前回のSPAC上場のメリットに続き、今回はSPAC上場の問題点についてです。

前回の説明の通りSPAC自体には事業の実体は無く、他社の買収を目的として組成されたペーパーカンパニーであることをお伝えしました。
では、投資家は沢山あるSPACのうちどれを投資対象として選べばよいのでしょうか。
ここでポイントになるのはSPACを主催するスポンサーの存在です。
スポンサーはSPACを主催し、買収ターゲットの発掘やM&Aの交渉を進める中心的な存在です。
このためスポンサーは著名なエンジェルやキャピタリストなど、ベンチャーのエコシステムの住人が担ううことが多く、彼らのネットワークやベンチャーへの交渉力を期待して投資家達はSPACへの出資に応じるのです。

1.コンフリクト
そういったスポンサーは得てしてSPACとは別に自身が率いるVCや個人として色々なスタートアップに投資を行っています。
SPACの買収対象となる候補企業と、スポンサー自身の投資先は両社とも成長企業が対象となるので、得てしてSPACのターゲット企業とスポンサーの投資先が重なることも少なくありません。
そのような時にスポンサーがSPACの利益を最優先に、意思決定するかどうかは誰も確認することはできません。
ケースによっては自身が投資した会社のEXITとしてSPACが利用される可能性もあるわけです。

2.上場の適格性の審査
SPAC自体の上場は単なるお金の塊に過ぎないので見るべきものは特に無く、SPAC自体の上場審査における論点は少ないといえます。
しかしながらターゲット企業が決まり合併が決定すると当然、当該ターゲット企業への証券取引所による審査は通常のIPOの時と同様に行われることになります。
そのためSPACだと上場審査が楽とかいう認識は実態を表していないといえます。
現状の制度においても上場会社が自社の規模に比して大きい未上場会社を買収する時は上場審査並みの「不適当な合併等」の審査が実施されています。

3.コスト
確かにすでに上場しているSPACによって買収されることで上場が果たされるので、新しく株式を募集することはなく、証券会社に対する引受手数料は発生しません。
しかしながら合併に際して証券会社やアドバイザーに対して支払うFA費用。

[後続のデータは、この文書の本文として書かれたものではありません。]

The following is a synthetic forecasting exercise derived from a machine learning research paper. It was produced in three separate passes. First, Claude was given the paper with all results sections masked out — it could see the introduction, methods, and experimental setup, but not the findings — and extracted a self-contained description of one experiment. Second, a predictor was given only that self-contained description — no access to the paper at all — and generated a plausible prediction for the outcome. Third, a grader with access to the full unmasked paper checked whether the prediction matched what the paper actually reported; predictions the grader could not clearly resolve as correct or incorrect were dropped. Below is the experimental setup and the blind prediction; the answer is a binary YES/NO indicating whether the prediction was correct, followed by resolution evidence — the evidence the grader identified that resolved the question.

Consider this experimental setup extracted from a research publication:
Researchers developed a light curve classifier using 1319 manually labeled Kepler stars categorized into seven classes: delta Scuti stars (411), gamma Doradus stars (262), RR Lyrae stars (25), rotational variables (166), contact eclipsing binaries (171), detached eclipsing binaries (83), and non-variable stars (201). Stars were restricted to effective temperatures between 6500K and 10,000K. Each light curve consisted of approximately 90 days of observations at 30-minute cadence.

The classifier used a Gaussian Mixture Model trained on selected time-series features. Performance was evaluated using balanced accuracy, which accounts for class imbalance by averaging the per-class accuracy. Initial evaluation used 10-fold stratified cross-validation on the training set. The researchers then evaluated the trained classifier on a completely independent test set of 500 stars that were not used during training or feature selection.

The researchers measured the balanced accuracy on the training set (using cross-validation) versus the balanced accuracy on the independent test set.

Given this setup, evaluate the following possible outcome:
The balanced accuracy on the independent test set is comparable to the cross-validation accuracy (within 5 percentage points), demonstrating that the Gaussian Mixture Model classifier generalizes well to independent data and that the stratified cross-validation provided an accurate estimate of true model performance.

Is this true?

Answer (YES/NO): NO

そしてなによりスポンサーに優先的に充てられるSPAC上場後の20%シェアは、ターゲット企業そしてその創業者にとっては、非常に大きなコストであるといえます。

以上の3点からSPAC上場で考えられる問題点を解説しました。
米国などSPAC上場が制度化されている市場を目指す場合は、これまで述べてきたメリット・デメリットを勘案してその是非をご判断いただけばよいと考えます。

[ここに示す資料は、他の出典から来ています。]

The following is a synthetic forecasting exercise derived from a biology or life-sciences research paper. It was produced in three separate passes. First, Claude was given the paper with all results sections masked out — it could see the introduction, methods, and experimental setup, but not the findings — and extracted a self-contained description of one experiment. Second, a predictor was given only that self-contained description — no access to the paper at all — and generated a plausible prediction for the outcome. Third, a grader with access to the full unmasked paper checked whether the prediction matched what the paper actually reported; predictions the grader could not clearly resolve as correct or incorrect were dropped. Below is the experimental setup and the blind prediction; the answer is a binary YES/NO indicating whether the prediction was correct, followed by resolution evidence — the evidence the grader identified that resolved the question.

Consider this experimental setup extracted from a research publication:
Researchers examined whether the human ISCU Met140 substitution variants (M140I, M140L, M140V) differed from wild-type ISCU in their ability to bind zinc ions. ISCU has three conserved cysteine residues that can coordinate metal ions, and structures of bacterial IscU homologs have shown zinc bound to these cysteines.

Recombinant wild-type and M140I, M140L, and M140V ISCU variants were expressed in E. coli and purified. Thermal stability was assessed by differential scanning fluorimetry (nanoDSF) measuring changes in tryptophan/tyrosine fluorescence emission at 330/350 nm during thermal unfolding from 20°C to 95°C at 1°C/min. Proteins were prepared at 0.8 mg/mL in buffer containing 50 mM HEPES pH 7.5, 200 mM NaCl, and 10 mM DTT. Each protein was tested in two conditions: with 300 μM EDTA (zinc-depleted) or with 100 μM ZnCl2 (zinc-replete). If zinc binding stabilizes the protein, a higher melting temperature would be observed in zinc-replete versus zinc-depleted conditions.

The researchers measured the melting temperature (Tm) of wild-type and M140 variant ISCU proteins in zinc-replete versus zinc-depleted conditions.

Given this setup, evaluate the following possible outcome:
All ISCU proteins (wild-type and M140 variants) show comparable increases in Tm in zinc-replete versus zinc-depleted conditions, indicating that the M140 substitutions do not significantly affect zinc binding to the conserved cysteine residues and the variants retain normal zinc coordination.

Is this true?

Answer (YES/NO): YES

一方、日本におけるSPAC上場の解禁については個人的には懐疑的です。
理由としては
・個人投資家にSPACのリスクを理解し、それを踏まえたうえでの投資判断ができる投資家の層が育っていないこと。
・SPAC上場に際して一般投資家の資金を集めれるほどの影響力を持ったスポンサーは限られていること。
・そもそも起業家やエンジェル、その支援者らによるベンチャーのエコシステムは日本においてはまだまだ発展途上であること。
といった日本特有の事情があるからです。

それでもD2Cのサービスのように事業が盛り上がったタイミングにタイムリーにIPOできる環境は個人的にも必要であると考えており、既存の制度の見直しを含めて引続き提言していきたいと思います。